Roger Components Architecture diagram

The purpose of the Roger package is to break down pieces of the Dug system into independent components that can be scheduled, managed, and orchestrated independently. This allows the Dug system to be scaled to much larger sizes than would be possible than when trying to run Dug on a single operating system instance.

Roger does this with organizing functions in a python library which makes calls into the internal Dug library code. In so doing, Roger breaks down both the pipeline tasks into manageable steps as well as allowing tasks such as orchestration to be split off into separate containers or instances in order to parallelize key tasks.

Roger orchestration pipelines

There are two primary data pipelines, which are explained more in the development guide. One assembles the accumulated knowledge graphs into single knowledge graph database for querying by the annotator. The other takes data set metadata from various sources and passes it through a series of parsers and annotators before creating documents to be indexed in the ElasticSearch engine.

Roger provides multiple ways of executing these steps. Each of the steps can be called with a command line utility. Further, there are Makefiles which produce these steps. The core development effort, however, focuses on orchestrating these steps with a set of Apache Airflow directional acyclical graph (DAG) definition files.

Multi-container execution environment for Roger

Roger is developed with the assumption that different components can be run independently. In the reference implementation of Roger, this is achieved with Kubernetes, but the same division of tasks may be applied to any similar container, virtual instance, or similar partitioning solution.

Dug Search UI and Web API endpoint services (`ui` and `api` services)

The Dug project proper provides services for running both a web UI server and its backing REST API service as user-accessible endpoints. While these could be run on the same instance, in the reference implementation, these are run in separate containers.

ElasticSearch Cluster instances (`elasaticsearch-master-[1-3]`)

The Dug REST API reformats search queries and passes them on to the ElasticSearch (ES) cluster instances. the reference implementation of Roger launches a three-member cluster in order to serve queries to the search engine. The ES API endpoint which forwards to the cluster also receives index calls from the pipeline orchestration components when the search index is being built.

Redis graph database and Insight GUI (`redis-master` and `redis-insight`)

The knowledge graph is hosted in the Redis key-value store using the FalkorDB extension. The reference implementation launches a single redis database instance, along with an optional separate instance to serve the Redis Insight GUI, should it be wanted.

TranQL API

The TranQL API provides a REST endpoint for running knowledge graph queries against the Translator graph as well as serving a visualization engine for the knowledge graph. At present this is the primary method by which the data pipelines use the knowledge graph to perform concept expansion.

Apache Airflow pipeline orchestration (`scheduler`, `web`, and `postgresql`)

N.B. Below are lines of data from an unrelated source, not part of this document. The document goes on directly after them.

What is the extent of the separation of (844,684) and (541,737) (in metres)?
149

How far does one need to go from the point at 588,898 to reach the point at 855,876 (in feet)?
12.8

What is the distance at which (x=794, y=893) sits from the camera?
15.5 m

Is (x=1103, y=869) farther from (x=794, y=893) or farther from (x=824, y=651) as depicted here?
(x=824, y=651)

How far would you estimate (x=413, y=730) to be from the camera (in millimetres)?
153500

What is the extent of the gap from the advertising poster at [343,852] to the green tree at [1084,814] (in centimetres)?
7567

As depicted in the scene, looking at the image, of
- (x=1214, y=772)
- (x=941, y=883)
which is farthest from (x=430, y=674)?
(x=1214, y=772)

While Roger can work with multiple different orchestrators, the reference implementation uses Apache Airflow to execute and monitor the pipelines discussed above. Airflow in particular runs a web server for the Airflow administrative user interface, at least one scheduler instance for launching tasks, and a PostgreSQL database for storing pipeline state information and other system metadata.

External services

Depending on the Roger configuration, there are multiple external services which are required for Roger tasks to complete that do not run as part of the core Roger service framework. The first three are part of the annotate_and_index pipeline which ingests dataset metdata documents into the indexer. The last, LakeFS, is an optional component which allows for iterative indexing and resumption of execution after partial errors without restarting the full pipelines.

All of these services are accessed over REST APIs.

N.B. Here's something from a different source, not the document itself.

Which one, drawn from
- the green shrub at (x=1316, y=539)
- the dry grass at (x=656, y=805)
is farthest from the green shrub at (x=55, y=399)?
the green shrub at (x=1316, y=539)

Named Entity Recognition (NER) engine

The NER engine accepts blocks of text or metadata and uses specially trained machine learning language processing tools to find entities in the text that correspond to biomedical concepts. These concepts are then annotated with a compact universal resource identifier (CURIE), allowing them to be resolved to specific points on the knowledge graph in the following steps.

Name resolver

The name resolver API attempts to resolve synonyms into similar concepts. In the Dug workflow, the annotate_and_index pipeline passes individual CURIEs to the name resolver, which responds with a list of CURIEs that can be used as synonyms for the input.

Node normalizer

Using the BioLink Model registry as an ontological base, the node normalizer accepts individual CURIEs and resolves them to a preferred synonym, as well as identifying the semantic type under the BioLink Model. This allows for the simplification of the knowledge graph and a reduction in concept duplication that might arise from identical or closely related concepts in different ontologies.

LakeFS

LakeFS operates as a largely S3-compliant object storage interface which also retains the concept of a git-like commit and change tracking function. Because of the capacity to track checkouts and changes, LakeFS can be called by a related RENCI-developed tool (avalon) to do change detection in successive runs of the data pipelines. If LakeFS detects no changes in the input data of a step, the step can then be skipped, allowing for a dramatic decrease in processing time on re-indexing runs.